While targeting MMPs offers a singular therapeutic focal point, it is crucial to keep in mind that the tumour microenvironment presents a heterogeneous and discontinuous environment with varying matrix geometries and degree of stiffness. As a consequence, cells could exhibit MAT spontaneously in response to localized changes in stiffness and this plasticity can impact tumour dissemination in vivo. Thus, effective therapies should focus on blocking plasticity by inhibiting multiple intracellular and extracellular drivers of this mode of drug resistance.

Potential therapeutic targets to block migratory plasticity and tumour cell invasion

Adaptation of cancer cells to different environmental conditions is exemplified by the wide variety of invasion strategies they can adopt. More striking is their ability to switch from one strategy to another to keep on invading. This adaptability is complex, as tumour cell migration plasticity may not need fixed genetic drivers, but it may be aided by accumulated DNA damage in migrating cancer cells.

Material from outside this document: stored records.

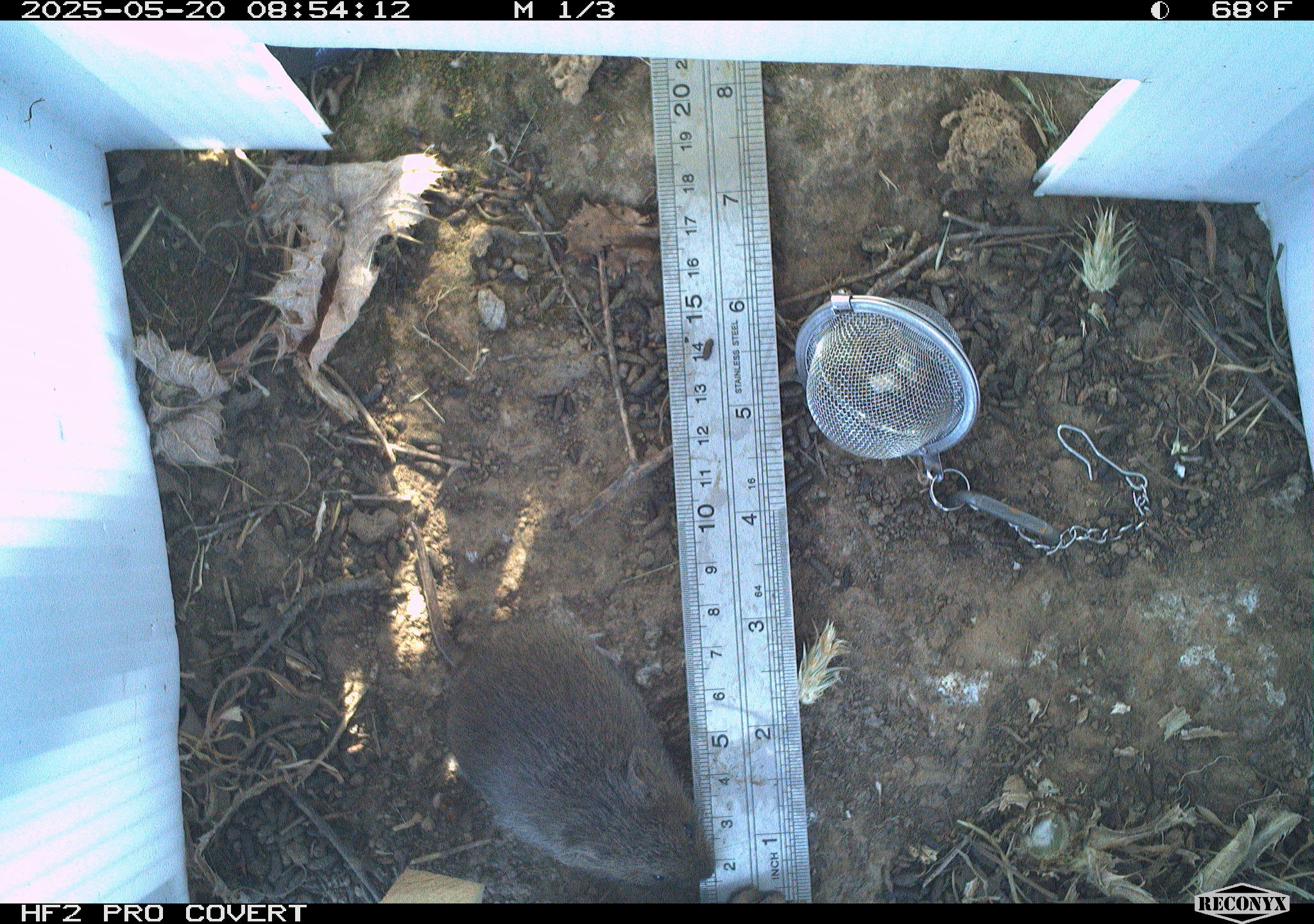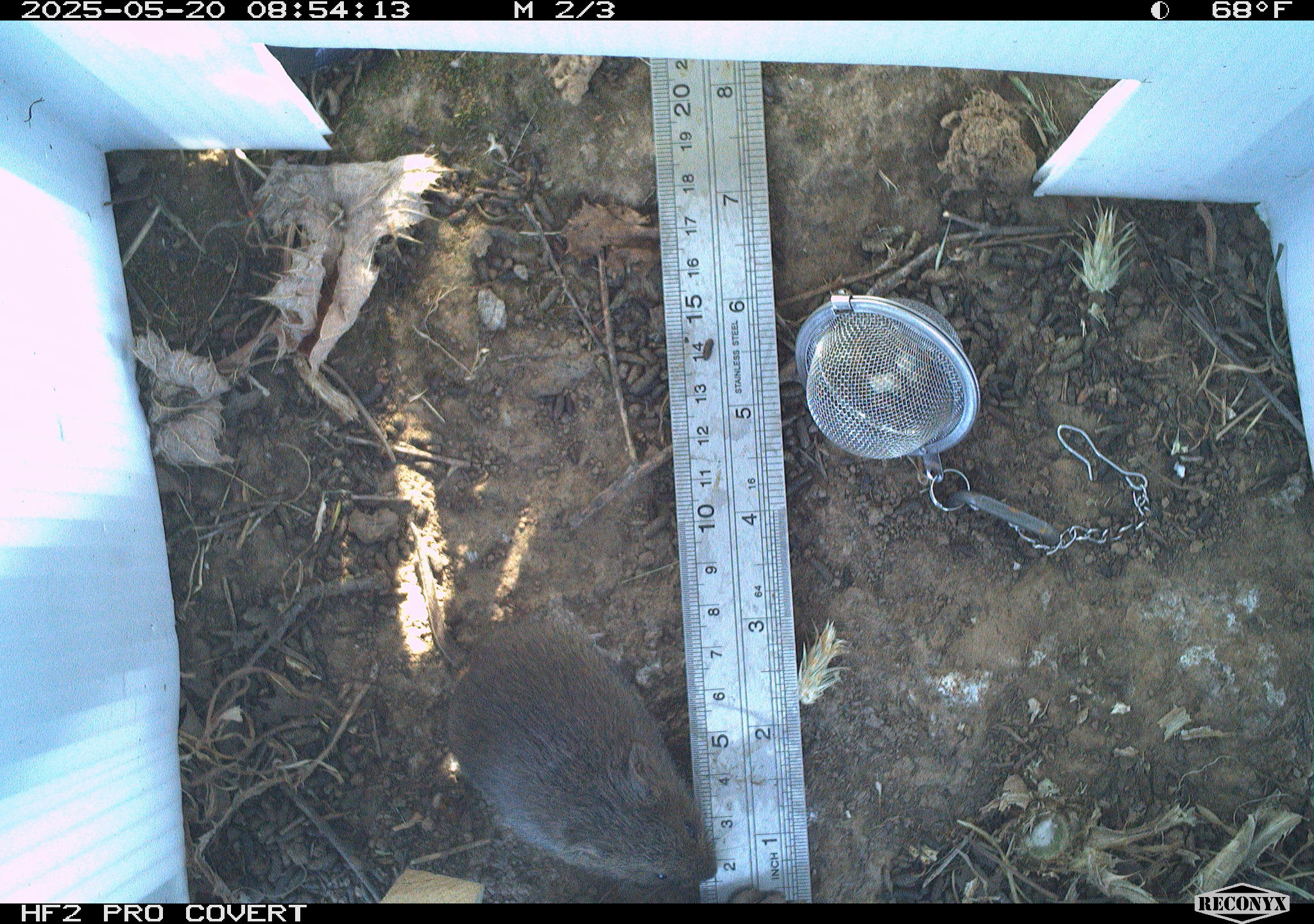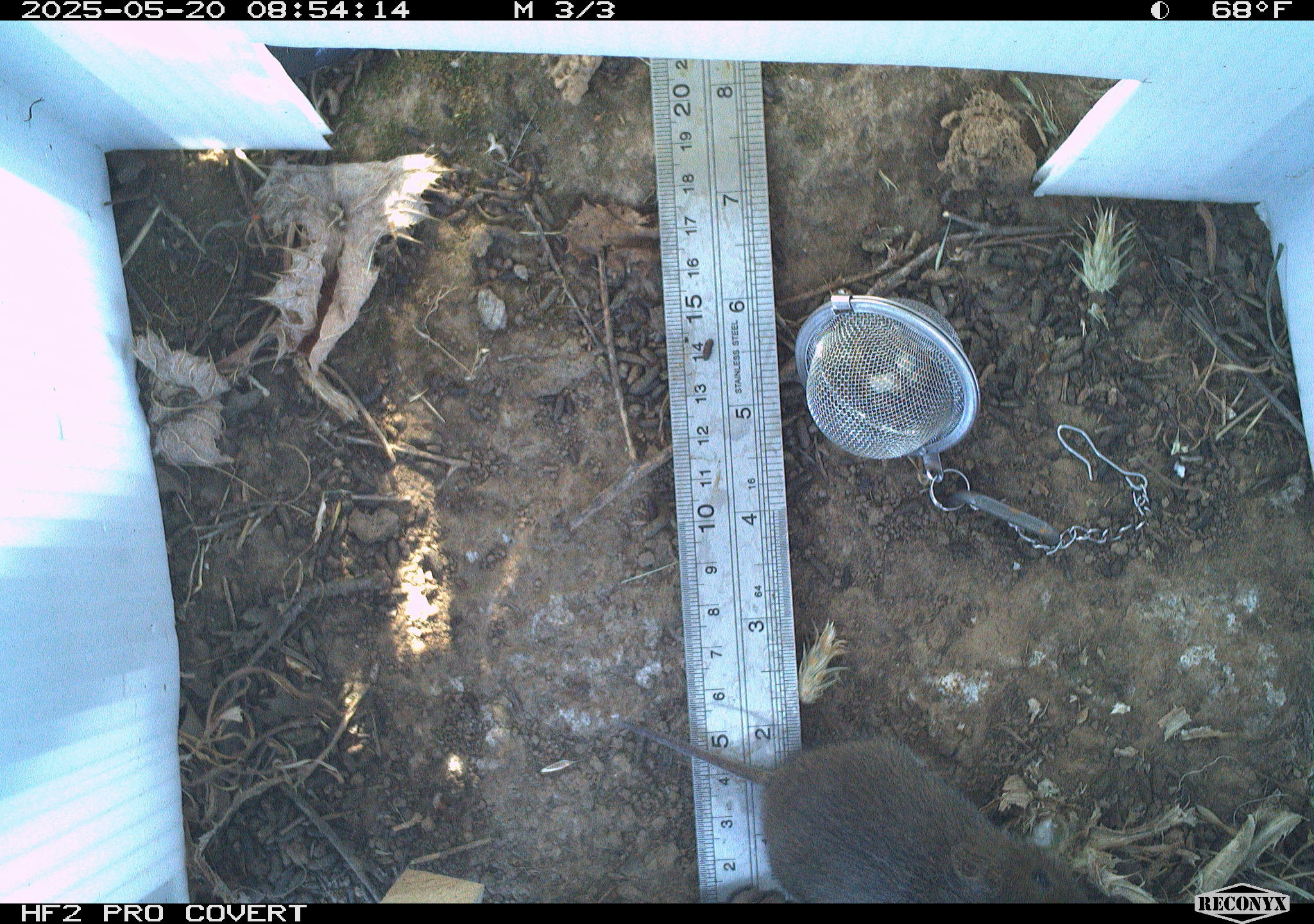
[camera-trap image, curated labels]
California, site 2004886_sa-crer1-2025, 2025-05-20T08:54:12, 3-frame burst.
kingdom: Animalia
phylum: Chordata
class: Mammalia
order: Rodentia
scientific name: Rodentia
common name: rodent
Rodent (Rodentia).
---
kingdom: Animalia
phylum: Chordata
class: Mammalia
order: Rodentia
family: Cricetidae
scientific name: Arvicolinae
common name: voles, lemmings, and muskrats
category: arvicolinae subfamily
Arvicolinae subfamily (voles, lemmings, and muskrats) (Arvicolinae).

Such adaptability of cancer cells to change their mode of migration could be considered a type of drug resistance. Therefore, therapies should be aimed at targeting cytoskeletal regulators involved in multiple modes of migration, or combination of drugs aimed at different key targets (Figs 3 and 4). This goes in line with combinational therapies that are currently in clinical trials to stop primary tumour growth. Some key regulators could be β1 integrin, which controls single and collective invasion and the switch from one to another. Several therapeutic interventions are being clinically tested in patients with solid tumours, including peptide ATN‐161, which inhibits binding of α5β1 to fibronectin (Cianfrocca et al., 2006; Thundimadathil, 2012), and α5β1‐blocking antibody volociximab (Ricart et al., 2008). These therapies are also aimed to block tumour angiogenesis (Cianfrocca et al., 2006; Ricart et al., 2008).

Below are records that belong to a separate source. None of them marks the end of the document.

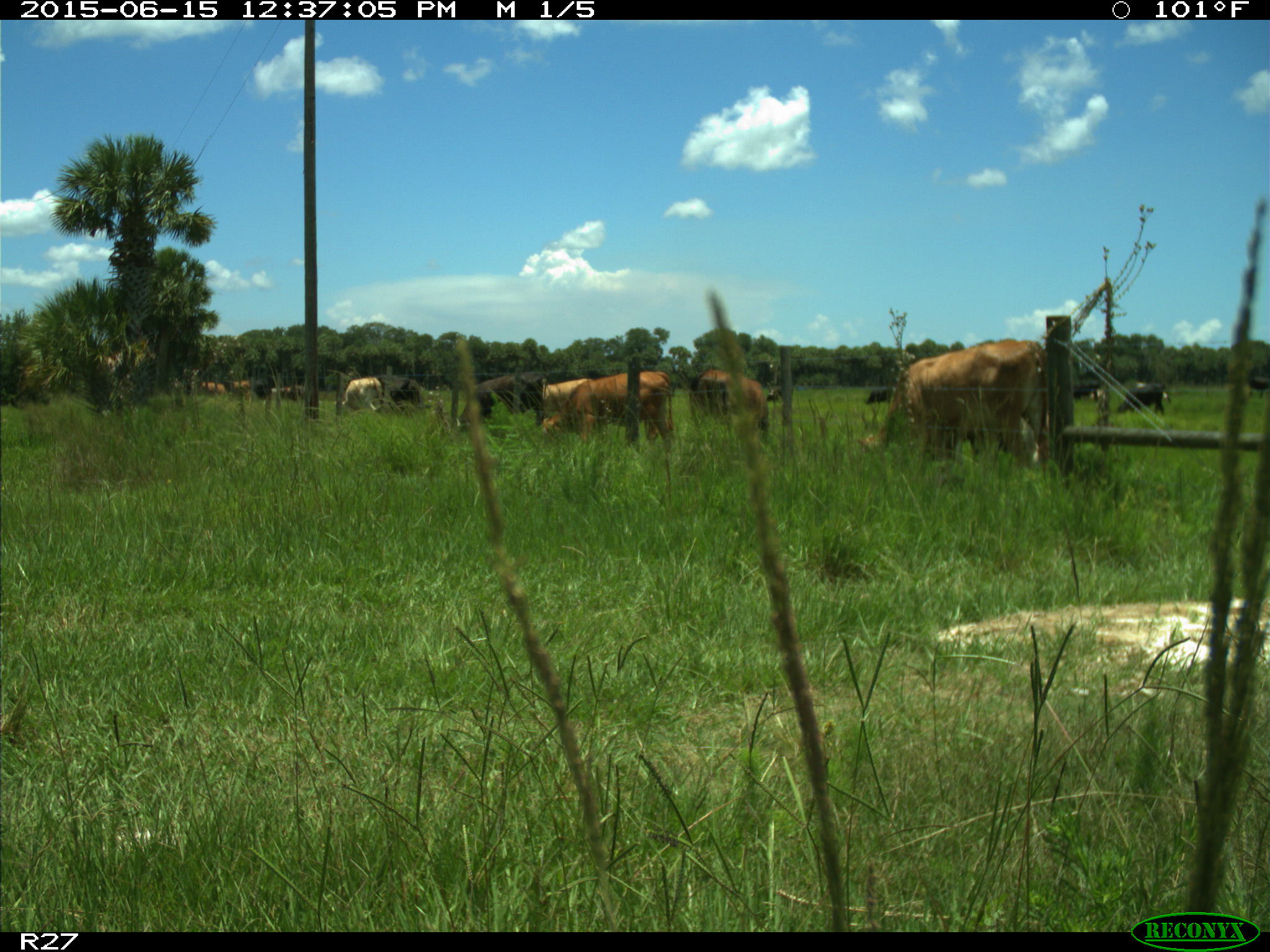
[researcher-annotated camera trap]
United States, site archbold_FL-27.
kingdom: Animalia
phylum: Chordata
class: Mammalia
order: Artiodactyla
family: Bovidae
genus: Bos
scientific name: Bos taurus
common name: domestic cow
Bos taurus (domestic cow).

ROCK lies at the core of cytoskeletal regulation in virtually all modes of migration, therefore appears as a good therapeutic target. Interestingly, a pan‐AGC kinase inhibitor that very effectively targets ROCK (Sadok et al., 2015) is being clinically evaluated in advanced solid tumours (ClinicalTrials.gov Identifier: NCT01585701).

Cdc42 or its effectors could be also suitable candidates given their involvement of both rounded‐amoeboid and elongated‐mesenchymal invasion strategies. A combination of drugs targeting cell adhesion and the actomyosin core machinery could also be considered.

Furthermore, careful attention should be given to targeting transcriptional programmes that self‐perpetuate invasion strategies (JAK/STAT3, TGF‐β/SMAD) and control processes such as tumour promoting inflammation and immunosuppression. Given the protumorigenic roles of the JAK/STAT3 pathway, inhibition of JAK/STAT3 in solid tumours is currently being evaluated (Buchert et al., 2016). Moreover, several inhibitors of the TGF‐β pathway are being developed and clinically tested for a number of cancers (Neuzillet et al., 2015). However, the dual role of TGF‐β as tumour suppressor or prometastatic (Massague, 2008) anticipates that targeting its transcriptional targets and/or regulators might be a better approach to block only its prometastatic effects.

Concluding remarks

Tumour cells usually encounter heterogeneous and discontinuous microenvironments. As a consequence, cancer cells need to adapt spontaneously in response to localized physical and chemical changes. The minimum machinery required to drive all different types of migration comprises the actomyosin cytoskeleton. Differential regulation of actomyosin machinery is what drives plasticity and different modes of migration, blockade of which is essential to prevent cancer invasion and metastasis. Thus, future therapies for preventing metastasis should focus on selective pharmacological inhibition of actomyosin machinery within cancer cells.